- Sanjiang Location in Guizhou
- Coordinates: 28°40′40″N 107°28′46″E﻿ / ﻿28.67778°N 107.47944°E
- Country: People's Republic of China
- Province: Guizhou
- Prefecture-level city: Zunyi
- Autonomous county: Daozhen Gelao and Miao Autonomous County
- Village-level divisions: 4 villages

Area
- • Total: 74.95 km^{2} (28.94 sq mi)
- Elevation: 530 m (1,740 ft)

Population (2018)
- • Total: 15,000
- • Density: 200/km^{2} (520/sq mi)
- Time zone: UTC+08:00 (China Standard)
- Postal code: 553600
- Area code: 0852

= Sanjiang, Daozhen County =

Sanjiang (三江镇 (三江鎮, Sānjiāng Zhèn, three rivers)) is a town of Daozhen Gelao and Miao Autonomous County, in northern Guizhou province, China, located 25 km south-southwest of the county seat. As of 2011, it has four villages under its administration. As of the 2018, census it had a population of 15,000 and an area of 74.95 km2.
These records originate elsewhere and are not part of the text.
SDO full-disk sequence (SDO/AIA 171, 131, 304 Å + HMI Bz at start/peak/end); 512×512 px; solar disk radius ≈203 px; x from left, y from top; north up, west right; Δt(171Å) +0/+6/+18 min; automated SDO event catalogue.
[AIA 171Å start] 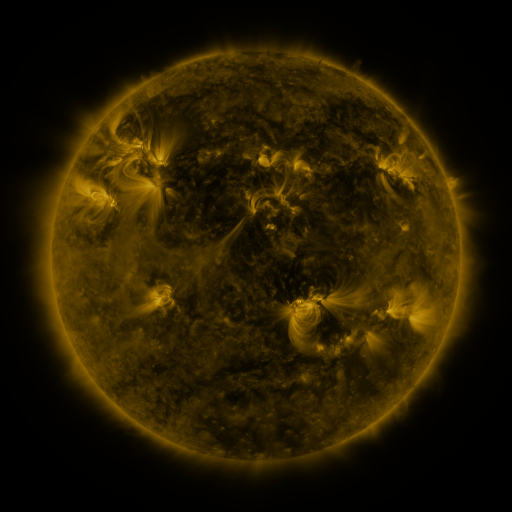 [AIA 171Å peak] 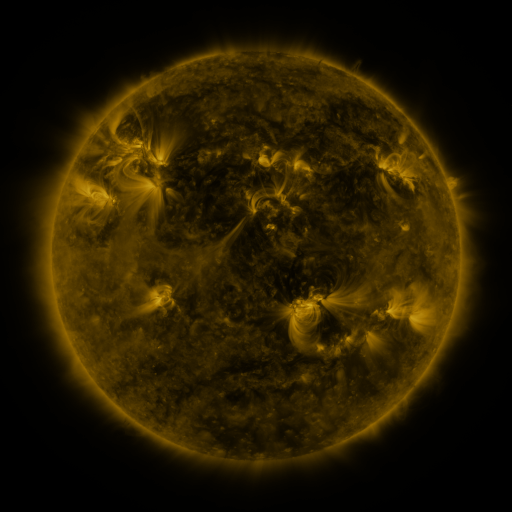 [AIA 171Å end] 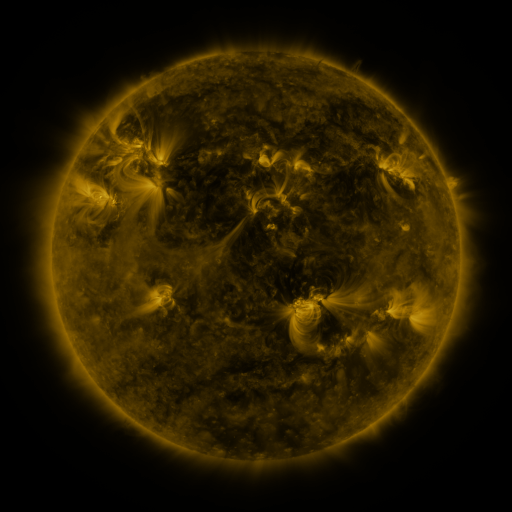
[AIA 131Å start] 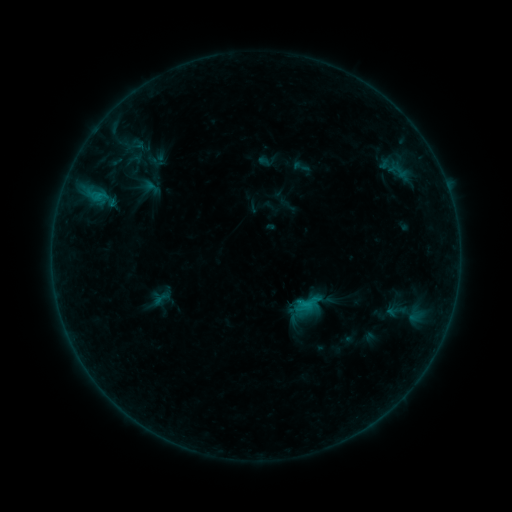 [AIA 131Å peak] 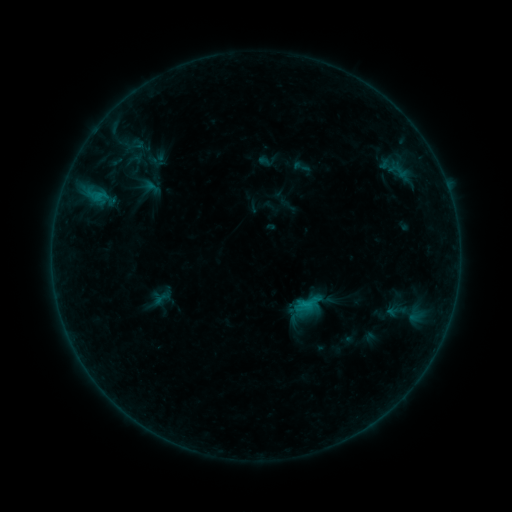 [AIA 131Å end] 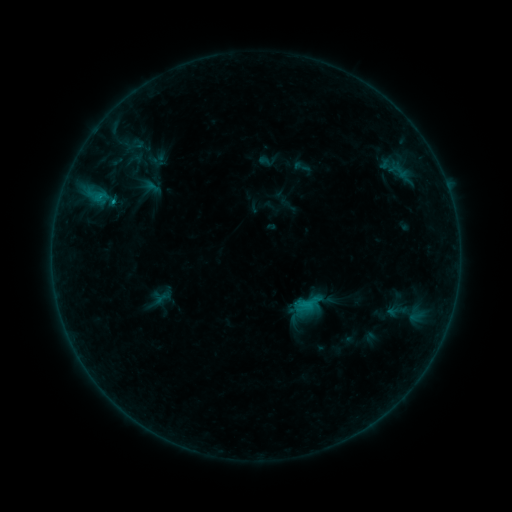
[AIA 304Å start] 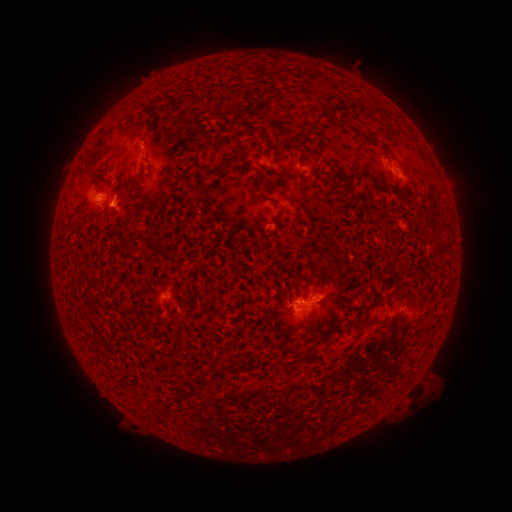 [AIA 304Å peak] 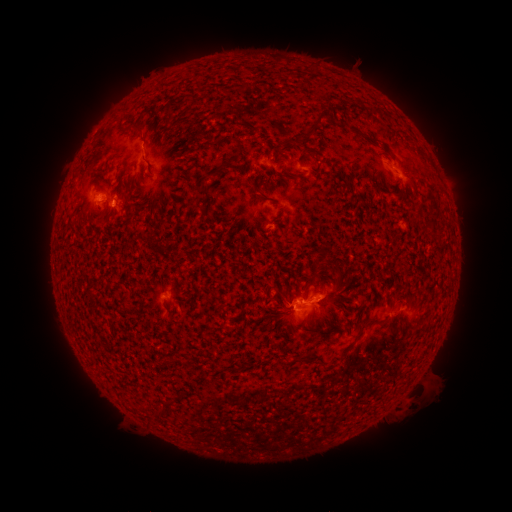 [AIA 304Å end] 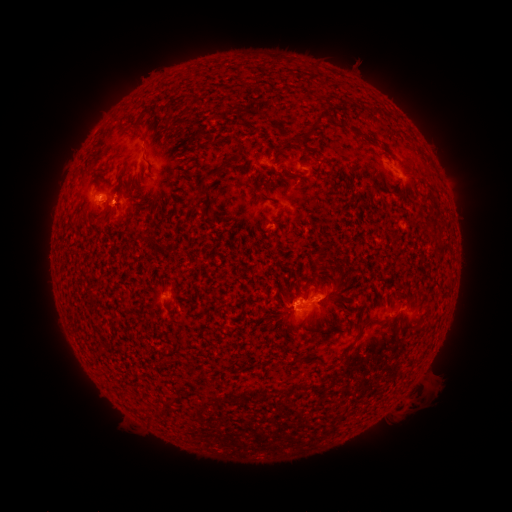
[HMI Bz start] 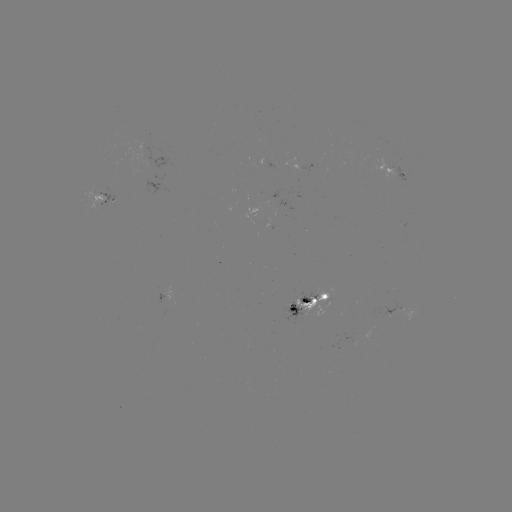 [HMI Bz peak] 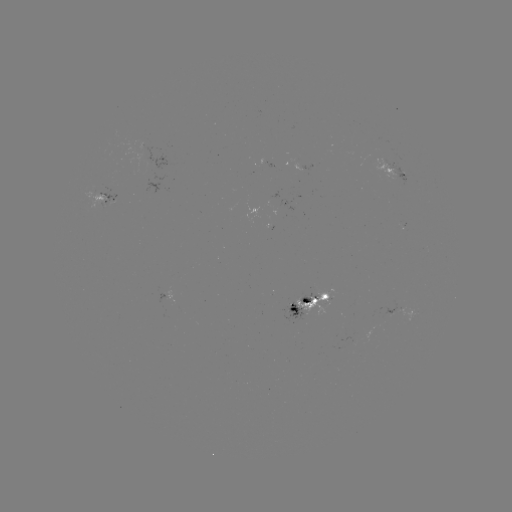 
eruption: (97, 184, 145, 238)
==Administrative division==
As of 2016, the town is divided into four villages:
- Sanjiang (三江村)
- Yunfeng (云峰村)
- Qunxin (群心村)
- Qunle (群乐村)

==Geography==
The town is situated at southern Daozhen Gelao and Miao Autonomous County. It borders Shangba Tujia Ethnic Township in the northeast, Pingmu Town in the northwest, Longxing Town in the east, and Zheng'an County in the west and south.

==Economy==
The principal industries in the town are agriculture, forestry and mineral resources. Commercial crops include peach and orange. The region abounds with coal, iron and asbestos.

==Tourist attractions==
The Fairy Cave (仙女洞) is a popular attraction in the town.

The Dreamland Stone Forest (梦幻天城石林) is a well known tourist spot, famous for its strange stones.

==Transportation==
The G69 Yinchuan–Baise Expressway passes across the town north to south.